シミを隠したいので、地色を染めたいというご希望です。
写真ではわかりませんが、たくさんカビ跡があります。
最初はねずみ色という希望でしたが、シミが隠れません。
紆余曲折あって、黒ということになりました。
  
で、最初は巻きボカシにして欲しいという要望でした。
「巻きボカシ」というのは、柄に色がかからないように、
よけながらぼかす染め方です。
「遠巻きに眺める」とか「取り巻く」とか言うように
中心となるものの周囲を囲むことを「巻く」といいますね。
  
この振袖、写真では地色が無地に見えるかも知れませんが、
白と玉子色のぼかしになっています。

アップにしたらわかりますかね。
柄の近くは白くて、その周囲は玉子色になってますね。
その境界線をわかりやすく示すと、

こういう具合になっています。
  
これに沿って黒に染めるとどうでしょう

一部柄が黒く染まって消えてしまうのと、
長く伸びた枝の部分が天狗さんの鼻のようでいかにも不恰好です。
  
こういう柄は、本当は部分的に柄を伏せて(=染まらないように糊で覆って)染めると

恰好よく染まります。
しかし糊伏せの手間賃が余分にかかってしまいます。
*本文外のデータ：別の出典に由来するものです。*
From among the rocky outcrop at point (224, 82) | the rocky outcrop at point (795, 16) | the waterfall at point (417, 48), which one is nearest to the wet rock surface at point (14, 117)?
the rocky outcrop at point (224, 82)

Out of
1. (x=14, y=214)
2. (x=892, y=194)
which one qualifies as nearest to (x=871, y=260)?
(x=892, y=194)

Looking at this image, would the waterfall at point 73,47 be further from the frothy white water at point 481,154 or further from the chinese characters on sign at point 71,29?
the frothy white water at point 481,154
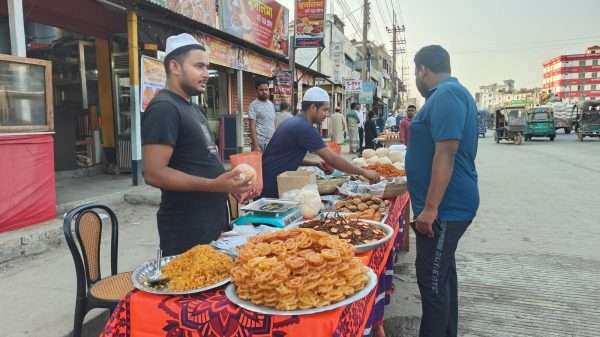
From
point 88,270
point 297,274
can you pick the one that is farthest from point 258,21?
point 297,274

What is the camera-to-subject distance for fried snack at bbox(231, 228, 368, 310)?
4.64 feet

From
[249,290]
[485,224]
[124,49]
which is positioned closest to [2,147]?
[249,290]

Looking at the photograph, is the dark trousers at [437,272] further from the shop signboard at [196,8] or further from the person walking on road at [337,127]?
the person walking on road at [337,127]

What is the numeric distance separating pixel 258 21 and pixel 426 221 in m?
11.4

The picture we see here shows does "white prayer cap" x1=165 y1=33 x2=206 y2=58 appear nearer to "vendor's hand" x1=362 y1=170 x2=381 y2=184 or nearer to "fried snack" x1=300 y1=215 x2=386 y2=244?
Answer: "fried snack" x1=300 y1=215 x2=386 y2=244

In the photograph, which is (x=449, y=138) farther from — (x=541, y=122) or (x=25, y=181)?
(x=541, y=122)

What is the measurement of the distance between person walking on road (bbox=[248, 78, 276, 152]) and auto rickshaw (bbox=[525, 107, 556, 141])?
2596 centimetres

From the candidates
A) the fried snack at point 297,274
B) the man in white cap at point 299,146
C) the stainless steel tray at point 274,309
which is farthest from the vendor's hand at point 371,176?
the stainless steel tray at point 274,309

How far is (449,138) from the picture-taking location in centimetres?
231

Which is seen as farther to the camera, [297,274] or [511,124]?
[511,124]

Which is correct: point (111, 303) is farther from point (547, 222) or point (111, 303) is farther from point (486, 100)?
point (486, 100)

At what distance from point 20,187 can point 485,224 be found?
6.48m

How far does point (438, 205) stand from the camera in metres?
2.43

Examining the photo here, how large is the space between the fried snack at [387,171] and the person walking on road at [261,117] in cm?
367
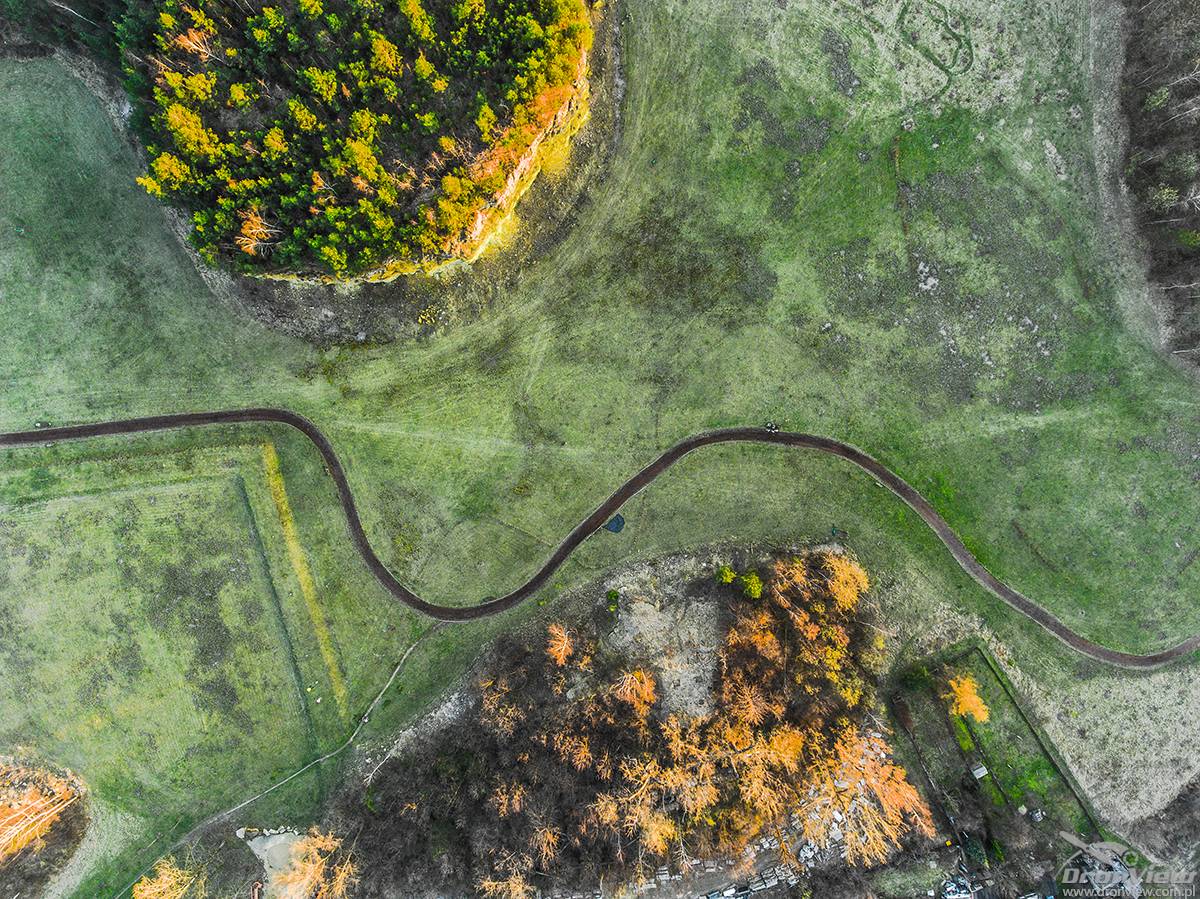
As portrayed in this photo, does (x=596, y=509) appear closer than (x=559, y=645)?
No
それを嫌がるお客様から
「伏せずに、尚且つせいぜい柄の近くまで染めてくれ」と言われることがあります。
そうすると、こんな感じ。

ますますもってブサイクです。
しかもよけた部分は白のところと玉子色のところが残っていますから。
見ようによっては地色が変色したか、あるいは染料が分離したかのように見えます。
  
そんなやり取りを何度か繰り返して、
結局ボカシにせずに、このブログの第1話のように、
柄を全部伏せて地色を完全に黒に替えることに決められました。
最良の選択だと思います。
実際にかかることになりましたので、後にその様子を見ていただきましょう。